**About this exercise**. The answer must consist of every line from the data that holds the string "Table".

**Exercise materials**.
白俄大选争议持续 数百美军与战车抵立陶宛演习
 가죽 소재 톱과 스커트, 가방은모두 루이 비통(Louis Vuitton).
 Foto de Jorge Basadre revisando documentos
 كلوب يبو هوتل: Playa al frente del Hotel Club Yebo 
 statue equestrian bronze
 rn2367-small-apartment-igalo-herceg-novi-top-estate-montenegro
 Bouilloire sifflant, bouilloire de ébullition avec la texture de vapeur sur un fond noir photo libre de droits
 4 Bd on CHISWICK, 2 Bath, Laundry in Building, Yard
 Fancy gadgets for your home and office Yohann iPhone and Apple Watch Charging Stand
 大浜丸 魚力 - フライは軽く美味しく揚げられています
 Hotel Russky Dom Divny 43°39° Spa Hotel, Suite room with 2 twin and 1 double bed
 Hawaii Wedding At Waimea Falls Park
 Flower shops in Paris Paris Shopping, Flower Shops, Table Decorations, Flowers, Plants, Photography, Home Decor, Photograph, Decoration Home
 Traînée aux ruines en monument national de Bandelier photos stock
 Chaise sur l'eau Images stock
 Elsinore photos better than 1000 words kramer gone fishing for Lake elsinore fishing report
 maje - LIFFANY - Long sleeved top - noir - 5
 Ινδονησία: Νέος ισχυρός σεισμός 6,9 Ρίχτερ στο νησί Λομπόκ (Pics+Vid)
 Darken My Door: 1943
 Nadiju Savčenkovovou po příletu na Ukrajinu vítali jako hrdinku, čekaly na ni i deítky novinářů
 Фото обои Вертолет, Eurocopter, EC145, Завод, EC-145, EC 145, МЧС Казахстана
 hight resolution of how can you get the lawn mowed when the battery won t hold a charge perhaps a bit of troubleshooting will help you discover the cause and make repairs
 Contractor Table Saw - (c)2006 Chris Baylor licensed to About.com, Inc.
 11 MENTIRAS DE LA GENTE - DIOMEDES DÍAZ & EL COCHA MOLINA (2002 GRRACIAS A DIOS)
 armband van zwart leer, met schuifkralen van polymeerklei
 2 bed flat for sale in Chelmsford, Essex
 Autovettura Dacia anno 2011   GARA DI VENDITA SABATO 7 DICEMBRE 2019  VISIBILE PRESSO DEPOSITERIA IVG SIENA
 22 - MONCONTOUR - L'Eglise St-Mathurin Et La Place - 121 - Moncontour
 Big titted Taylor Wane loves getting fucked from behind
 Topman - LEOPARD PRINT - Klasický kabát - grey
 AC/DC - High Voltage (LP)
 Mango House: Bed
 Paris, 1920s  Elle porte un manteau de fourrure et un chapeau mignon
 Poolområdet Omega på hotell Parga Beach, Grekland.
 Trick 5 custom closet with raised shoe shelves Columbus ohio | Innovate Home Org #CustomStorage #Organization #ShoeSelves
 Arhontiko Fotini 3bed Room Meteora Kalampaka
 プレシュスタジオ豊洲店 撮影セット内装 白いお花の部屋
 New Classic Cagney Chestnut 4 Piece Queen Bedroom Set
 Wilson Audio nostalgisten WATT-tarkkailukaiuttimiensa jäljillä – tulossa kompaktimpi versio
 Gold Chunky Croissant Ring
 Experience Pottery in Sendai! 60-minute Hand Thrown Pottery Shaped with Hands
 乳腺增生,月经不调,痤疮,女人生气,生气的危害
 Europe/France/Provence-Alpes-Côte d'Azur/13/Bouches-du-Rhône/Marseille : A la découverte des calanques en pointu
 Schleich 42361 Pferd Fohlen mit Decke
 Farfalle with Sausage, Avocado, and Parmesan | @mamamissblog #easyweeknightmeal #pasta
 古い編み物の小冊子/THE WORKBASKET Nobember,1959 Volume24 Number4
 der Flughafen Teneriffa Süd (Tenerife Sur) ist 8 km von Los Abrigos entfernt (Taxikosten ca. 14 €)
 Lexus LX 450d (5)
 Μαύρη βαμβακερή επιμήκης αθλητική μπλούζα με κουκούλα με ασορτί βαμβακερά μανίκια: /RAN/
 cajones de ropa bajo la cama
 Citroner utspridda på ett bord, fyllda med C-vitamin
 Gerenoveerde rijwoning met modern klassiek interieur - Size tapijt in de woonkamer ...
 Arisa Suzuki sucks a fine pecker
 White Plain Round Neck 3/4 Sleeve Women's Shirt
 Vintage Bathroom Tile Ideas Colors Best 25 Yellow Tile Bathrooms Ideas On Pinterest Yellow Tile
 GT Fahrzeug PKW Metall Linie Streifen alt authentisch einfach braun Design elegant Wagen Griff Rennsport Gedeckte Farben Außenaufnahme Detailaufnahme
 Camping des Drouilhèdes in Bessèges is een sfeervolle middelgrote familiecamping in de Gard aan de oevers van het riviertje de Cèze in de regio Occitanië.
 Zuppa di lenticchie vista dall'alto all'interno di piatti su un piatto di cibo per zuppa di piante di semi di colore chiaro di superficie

**Exercise answer**.
 Flower shops in Paris Paris Shopping, Flower Shops, Table Decorations, Flowers, Plants, Photography, Home Decor, Photograph, Decoration Home
 Contractor Table Saw - (c)2006 Chris Baylor licensed to About.com, Inc.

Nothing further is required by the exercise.